理解の確認:
A) 胃噴門部癌の症例を扱う演題情報について、次の(i)〜(iii)がそれぞれ内容と合うかを「はい」か「いいえ」で答えよ。判断の根拠となる語句を本文からそのまま引用すること。(i)演者は伊達赤十字病院の消化器科に所属している。(ii)メタリックステントは食道内に逸脱した。(iii)共同演者には札幌医科大学の所属者が含まれる。
B) 胃噴門部癌の症例を扱う演題情報によると、この演題はどのセッションに属するか。
C) 胃噴門部癌の症例を扱う演題情報を、最後の行の後から書き継げ。
:: 提示文 ::
セッション情報 一般演題(専修医(卒後3-5年))

タイトル 137:

胃内に逸脱したメタリックステントを留置スネアを用いて摘出し得た胃噴門部癌の1例

演者 在原 洋平(伊達赤十字病院 消化器科)
共同演者 久居 弘幸(伊達赤十字病院 消化器科), 小柴 裕(伊達赤十字病院 消化器科), 宮崎 悦(伊達赤十字病院 内科), 前田 喜晴(伊達赤十字病院 外科), 佐藤 正文(伊達赤十字病院 外科), 川崎 亮輔(伊達赤十字病院 外科), 行部 洋(伊達赤十字病院 外科), 上野 峰(伊達赤十字病院 外科), 平子 匡(札幌医科大学 腫瘍・血液内科学講座), 池田 裕貴(札幌医科大学 腫瘍・血液内科学講座)
:::
:: 提示データ ::
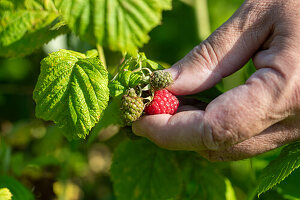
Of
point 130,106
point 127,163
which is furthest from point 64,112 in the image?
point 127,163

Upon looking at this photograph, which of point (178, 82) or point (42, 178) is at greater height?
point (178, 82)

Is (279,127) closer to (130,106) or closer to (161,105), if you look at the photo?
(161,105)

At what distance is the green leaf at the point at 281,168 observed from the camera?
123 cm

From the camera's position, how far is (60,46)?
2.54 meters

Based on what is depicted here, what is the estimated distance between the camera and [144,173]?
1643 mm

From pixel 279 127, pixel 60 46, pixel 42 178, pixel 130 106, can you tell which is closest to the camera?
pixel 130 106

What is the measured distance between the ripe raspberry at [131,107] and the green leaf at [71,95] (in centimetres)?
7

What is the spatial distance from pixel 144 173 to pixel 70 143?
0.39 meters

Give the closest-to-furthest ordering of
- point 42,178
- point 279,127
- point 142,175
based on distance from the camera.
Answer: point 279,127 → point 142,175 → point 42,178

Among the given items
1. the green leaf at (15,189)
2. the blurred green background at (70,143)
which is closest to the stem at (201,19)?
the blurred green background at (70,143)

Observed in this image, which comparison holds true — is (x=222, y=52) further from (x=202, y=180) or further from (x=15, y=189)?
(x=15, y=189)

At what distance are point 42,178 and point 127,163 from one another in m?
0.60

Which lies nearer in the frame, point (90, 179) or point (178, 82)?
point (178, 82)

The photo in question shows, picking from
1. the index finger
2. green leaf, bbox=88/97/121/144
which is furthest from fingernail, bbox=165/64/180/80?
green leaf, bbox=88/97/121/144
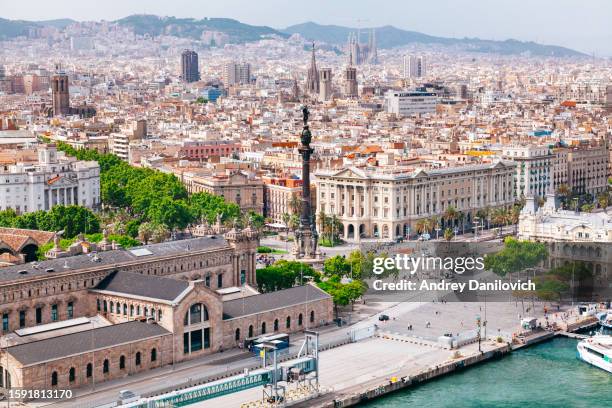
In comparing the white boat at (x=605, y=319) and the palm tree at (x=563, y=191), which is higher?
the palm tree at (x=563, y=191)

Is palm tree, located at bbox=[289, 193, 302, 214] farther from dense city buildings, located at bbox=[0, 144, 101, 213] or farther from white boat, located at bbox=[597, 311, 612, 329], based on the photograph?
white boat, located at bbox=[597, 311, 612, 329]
:::
記述解答:
A)
(i) はい。「演者 在原 洋平(伊達赤十字病院 消化器科)」
(ii) いいえ。「胃内に逸脱したメタリックステント」
(iii) はい。「平子 匡(札幌医科大学 腫瘍・血液内科学講座)」

B) 一般演題(専修医(卒後3-5年))である。

C)
抄録 食道狭窄に対するメタリックステント (self-expandable metallic stent; SEMS)留置後の逸脱は2.9~9%と報告されており、最も頻度の高い偶発症のひとつである。逸脱を来したSEMSの摘出方法に関しては各症例に応じて検討する必要があるが、内視鏡的に回収することは、出血、穿孔などを来すことが報告されており、必ずしも容易ではない。今回、胃内に逸脱したSEMSを、留置スネアを用いて安全に摘出し得た胃噴門部癌の1例を経験したので、貴重な症例と考え報告する。
症例は93歳、男性。平成25年1月頃より食事のつかえ感あり、同年2月に前医を受診したところ、下部食道から胃噴門部にかけての全周性Type2病変を指摘され、精査加療目的に当科紹介となった。生検では低分化型腺癌であり、胃噴門部癌 cStageIIIA (T4a, N1)の診断し、年齢およびADLを考慮しBSCの方針となった。食道から噴門部にかけての狭窄 (狭窄長5 cm)に対し、covered SEMS (Niti-S ComVi stent 18 x 100mm、Taewoong)を留置したが、同年4月に空腸への逸脱を来し、CTで周囲の炎症所見を伴っており、当院外科にて開腹下にSEMSを摘出した。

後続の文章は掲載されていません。